Two JMU Engineering teams, led by Marvin Fuentes ('26) and Aidan Fuller ('26), took on the same challenge: how to relieve lower back pain without relying on bulky, expensive equipment. As part of their capstone project, the students designed and prototyped biomedical devices to make back pain treatment more practical and accessible.

“I wanted the students to work on something that addresses a real human need and shows how engineering can make a meaningful difference,” said Dr. Karim Altaii, engineering professor and project advisor.

Altaii, who has suffered from back pain for nearly 15 years, tried numerous devices before finding relief with an inversion table. Altaii said the table has limits. “Many people cannot tolerate being inverted and the devices are expensive, bulky or in clinics,” Altaii said. “I wanted something portable that offered traction without being inverted.”

That challenge became the foundation for the capstone project.

Because the project focused on a biomedical device, students worked closely with Dr. Nando Vivsalingam, head of neurology at Sentara, and Dr. Sarah Gosselin, a physical therapist, strength and conditioning specialist and owner of SG Performance LLC.

Both teams focused on relieving pressure on the spine, but each took a different approach.

A pneumatic approach

Fuentes’ team drew inspiration from traction tables. They developed a pneumatic system powered by compressed air pistons rather than traditional weights. The chair-like device applies traction while maintaining a lighter and more portable frame.

The team went through several rounds of prototyping and redesign before reaching its final concept. Their first prototype, made from wood, demonstrated the concept. The second version, made from steel, was too heavy to remain portable. They switched to aluminum, which created another obstacle.

“Our teammate only had experience with steel welding,” Fuentes said. “But with help from our advisor, we found aluminum that was standardized and able to be connected with bolts.”

To ensure the device was both safe and effective, the team relied heavily on calculations to determine the appropriate amount of force needed for traction. “To provide enough traction, you want a weight between 25 and 50 percent of the person’s body weight in force,” Fuentes said. “This ensures safety and that the back is adequately stretched.”

Fully mechanical design

Fuller's team looked to inversion tables as a starting point and pursued a fully mechanical approach. Their design relied on a crank system and gears climbing a corkscrew mechanism to lift armrests positioned beneath the user’s arms, stretching the spine without the use of electronics or compressed air.

Each student created an individual concept before combining the strongest elements into a single design. “We all made our own designs we felt fulfilled the requirements,” Fuller said. “Then we came back and compared our designs to mash them together.”

The process involved constant redesign and refinement. Fuller compared the experience to working in a startup environment, where students were building something entirely new while balancing time constraints and design limitations.

“We were sent back to the drawing board three times,” Fuller said. “That set us back and delayed us from building our design.” Eventually, the team's persistence paid off.

The team also faced limitations in testing. “We can’t test it on people, only on our professor,” Fuller said. “If it works with him, then we know it’s effective.”

Engineering with a human focus

Students had to consider structural stability, material selection, durability and ease of use while designing for a wide range of users.

“One of the main challenges is designing a device that is effective, safe and comfortable at the same time,” Altaii said. “The device must provide the right amount of traction force without causing discomfort or introducing any safety concerns.”

Beyond the technical aspects, Altaii said the project gave students the opportunity to apply concepts from mechanics, biomechanics, materials and engineering design in a real-world setting.

“They’re learning how to move from idea to a working prototype through iterative design, testing and refinement,” he said. “They’re developing teamwork, communication and problem-solving skills.”

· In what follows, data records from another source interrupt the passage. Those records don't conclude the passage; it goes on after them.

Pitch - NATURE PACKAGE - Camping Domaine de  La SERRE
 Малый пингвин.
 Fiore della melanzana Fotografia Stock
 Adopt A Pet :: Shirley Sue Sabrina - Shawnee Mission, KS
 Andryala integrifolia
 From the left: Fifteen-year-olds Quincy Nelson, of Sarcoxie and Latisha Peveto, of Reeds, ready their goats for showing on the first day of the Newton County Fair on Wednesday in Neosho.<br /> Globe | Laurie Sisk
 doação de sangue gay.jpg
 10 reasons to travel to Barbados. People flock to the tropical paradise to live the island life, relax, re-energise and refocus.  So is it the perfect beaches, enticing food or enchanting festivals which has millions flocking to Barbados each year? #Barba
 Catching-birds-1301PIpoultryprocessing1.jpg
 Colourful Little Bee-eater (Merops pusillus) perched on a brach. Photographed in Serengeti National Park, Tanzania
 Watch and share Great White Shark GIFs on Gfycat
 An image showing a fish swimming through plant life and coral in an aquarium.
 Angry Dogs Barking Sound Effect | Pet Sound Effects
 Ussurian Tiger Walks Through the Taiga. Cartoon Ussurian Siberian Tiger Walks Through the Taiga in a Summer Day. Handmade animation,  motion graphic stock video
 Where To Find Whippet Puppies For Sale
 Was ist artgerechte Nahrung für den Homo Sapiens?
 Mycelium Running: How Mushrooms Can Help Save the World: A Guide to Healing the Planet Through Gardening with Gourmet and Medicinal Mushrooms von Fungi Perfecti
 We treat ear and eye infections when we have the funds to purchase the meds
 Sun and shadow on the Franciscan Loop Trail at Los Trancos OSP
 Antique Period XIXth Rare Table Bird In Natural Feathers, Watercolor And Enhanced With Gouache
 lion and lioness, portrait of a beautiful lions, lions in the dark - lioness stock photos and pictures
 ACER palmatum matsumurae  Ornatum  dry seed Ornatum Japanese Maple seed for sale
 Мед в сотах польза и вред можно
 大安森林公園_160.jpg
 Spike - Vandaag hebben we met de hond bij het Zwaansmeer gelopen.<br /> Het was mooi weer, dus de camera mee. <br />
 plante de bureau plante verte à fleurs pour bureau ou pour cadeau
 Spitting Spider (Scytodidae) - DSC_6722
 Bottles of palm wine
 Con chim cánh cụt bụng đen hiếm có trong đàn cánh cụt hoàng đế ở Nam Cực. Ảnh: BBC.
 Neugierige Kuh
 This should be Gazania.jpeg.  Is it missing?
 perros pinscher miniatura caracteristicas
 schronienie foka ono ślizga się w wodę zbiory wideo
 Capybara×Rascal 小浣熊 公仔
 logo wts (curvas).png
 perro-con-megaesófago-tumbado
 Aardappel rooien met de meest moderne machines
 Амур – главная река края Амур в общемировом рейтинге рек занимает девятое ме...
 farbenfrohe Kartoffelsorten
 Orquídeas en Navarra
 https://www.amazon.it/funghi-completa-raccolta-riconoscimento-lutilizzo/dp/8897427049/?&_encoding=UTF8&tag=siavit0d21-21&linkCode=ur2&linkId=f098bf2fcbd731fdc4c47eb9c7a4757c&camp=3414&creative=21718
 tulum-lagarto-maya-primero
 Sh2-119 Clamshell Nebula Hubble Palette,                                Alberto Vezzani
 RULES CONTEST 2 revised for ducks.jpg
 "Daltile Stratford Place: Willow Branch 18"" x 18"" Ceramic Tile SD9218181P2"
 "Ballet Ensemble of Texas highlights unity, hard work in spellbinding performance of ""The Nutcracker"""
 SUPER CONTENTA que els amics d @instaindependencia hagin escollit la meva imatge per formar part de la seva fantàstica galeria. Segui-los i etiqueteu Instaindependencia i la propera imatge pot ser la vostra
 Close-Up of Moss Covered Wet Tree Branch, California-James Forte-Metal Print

The students said seeing their ideas come to life was one of the most rewarding parts of the experience. “The best part was the freedom — being given a problem and designing a solution from scratch,” Fuentes said. “It helps to stretch our brains and give our all toward the design process.”

“The best thing for me was finally seeing it being built,” Fuller said. “Seeing the people around us getting excited for us, as we are for them.”

“They’re not simply building a device,” Altaii said. “They’re working on a solution that could improve someone’s quality of life.